Probitas fills that gap:

- **Deterministic testing** — no LLM calls, runs in CI, sub-second execution
- **Guardrail coverage** — `rules_exercised / total_deterministic_rules`, like code coverage for your policy
- **Evidence reports** — HTML/JSON/text with SHA-256 tamper-evidence hashing
- **Frenum-compatible** — same YAML policy schema, test your frenum rules without changes
- **Zero dependencies** — stdlib only; pyyaml and jinja2 are optional

## Quick Start

```bash
pip install probitas[yaml]
```

Write a policy (`policy.yaml`):

```yaml
rules:
  - name: block_sql_injection
    type: regex_block
    applies_to: ["execute_sql"]
    params:
      fields: ["query"]
      patterns:
        - "(?i)(DROP|DELETE|TRUNCATE)\\s+TABLE"

  - name: detect_pii
    type: pii_detect
    applies_to: ["*"]
    params:
      detectors: [email, credit_card]
      action: block
```

Write test cases (`tests/test_sql.yaml`):

```yaml
tests:
  - description: "Safe SELECT should be allowed"
    tool_call:
      name: execute_sql
      args:
        query: "SELECT * FROM accounts"
    expected: allow

  - description: "DROP TABLE should be blocked"
    tool_call:
      name: execute_sql
      args:
        query: "DROP TABLE users"
    expected: block
    expected_rule: block_sql_injection
```

Run:

```bash
probitas run --config policy.yaml --tests tests/
```

```
probitas — guardrail regression test report
==================================================
Results: 2/2 passed, 0 failed

  [PASS] Safe SELECT should be allowed
  [PASS] DROP TABLE should be blocked

Coverage: 50.0% (1/2 deterministic rules)
  Not exercised: detect_pii

Evidence hash: 7a3f9c1e2b4d...
```

## CLI

```bash
# Text output (default, terminal-friendly)
probitas run --config policy.yaml --tests tests/

# JSON for CI pipelines
probitas run --config policy.yaml --tests tests/ --format json

# HTML evidence report
probitas run --config policy.yaml --tests tests/ --format html --output report.html
```

Exit codes: `0` = all pass, `1` = failures, `2` = config error.

## Rule Types

| Type | Purpose | Key Params |
|---|---|---|
| `regex_block` | Block if field matches pattern | `fields`, `patterns` |
| `regex_require` | Block if required field missing/invalid | `fields`, `pattern` |
| `pii_detect` | Scan args for PII (email, phone, HKID, etc.) | `detectors`, `action` |
| `entitlement` | Role-based tool access control | `roles`, `default` |
| `budget` | Block if estimated cost exceeds threshold | `max_cost`, `cost_field` |
| `tool_allowlist` | Block if tool not in approved list | `allowed_tools` |

## Guardrail Coverage

Coverage tracks which deterministic rules were exercised by your test suite:

```
Coverage: 83.3% (5/6 deterministic rules)
  Not exercised: require_confirmation
  Semantic (manual validation required): response_tone_check
```

Rules tagged `kind: semantic` are excluded from coverage and listed separately — honest about what can't be tested deterministically.

## Test Case Schema

```yaml
tests:
  - description: "Human-readable label"
    tool_call:
      name: tool_name
      args:
        key: value
      metadata:
        role: analyst
        estimated_cost: 0.50
    expected: allow | block
    expected_rule: rule_name  # optional: verify which rule triggers
```

## Policy Schema

Same as [frenum](https://github.com/terry-li-hm/frenum).
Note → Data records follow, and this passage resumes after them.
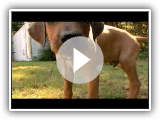 Rhodesian Ridgeback Video (Animal Planet)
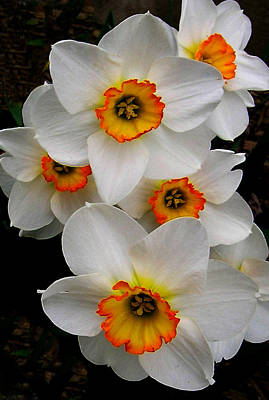 Art Print featuring the photograph Narcissus Tazetta by Kathleen Stephens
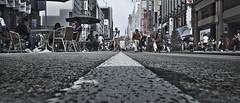 dp0q_160413_E (clavius_tma-1) Tags: white tokyo ginza sigma line    asphalt quattro dp0 pedestrianprecinct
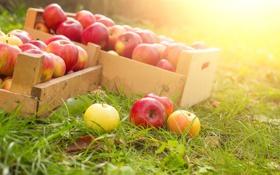 Картинка травка, ящики, спелые яблоки, сбор урожая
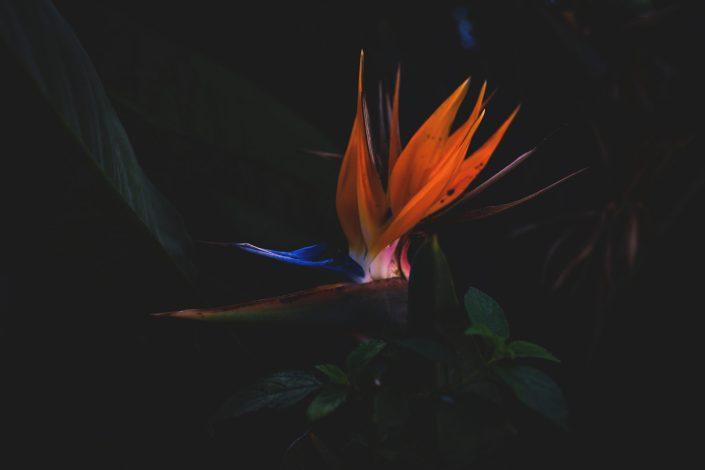 Craneflower Spanien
Each rule can be tagged `kind: deterministic` (default) or `kind: semantic`:

```yaml
rules:
  - name: block_sql_injection
    type: regex_block
    kind: deterministic  # tested automatically (default)
    applies_to: ["execute_sql"]
    params:
      fields: ["query"]
      patterns: ["(?i)DROP\\s+TABLE"]

  - name: response_tone_check
    kind: semantic  # listed as "manual validation required"
    type: regex_block
    applies_to: ["*"]
    params:
      fields: []
      patterns: []
```

## Programmatic Use

```python
from probitas import evaluate, run_tests, calculate_coverage
from probitas import RuleConfig, TestCase, ToolCall, Decision

rules = [
    RuleConfig(
        name="cost_limit",
        rule_type="budget",
        params={"max_cost": 1.00},
        applies_to=["*"],
    ),
]

result = evaluate(rules, ToolCall(name="gpt4", args={}, metadata={"estimated_cost": 5.0}))
assert result.decision == Decision.BLOCK
```

## HTML Report

The HTML report includes:

- Policy hash (SHA-256)
- Pass/fail matrix with colour-coded status
- Coverage percentage with progress bar
- Rules not exercised
- Semantic rules flagged for manual validation
- Evidence bundle hash (SHA-256 of policy + results)

Generate with `--format html --output report.html`, or programmatically:

```python
from probitas.report import generate_html
html = generate_html(results, coverage, policy_content)
```

## Design Philosophy

- **Deterministic by default.** No LLM calls in CI. Fast, reproducible, cacheable.
- **Coverage is honest.** Semantic rules are explicitly excluded — no inflated numbers.
- **SHA-256 for tamper-evidence.** Single hash of the evidence bundle. 90% of the tamper-evident story at 1% of the complexity.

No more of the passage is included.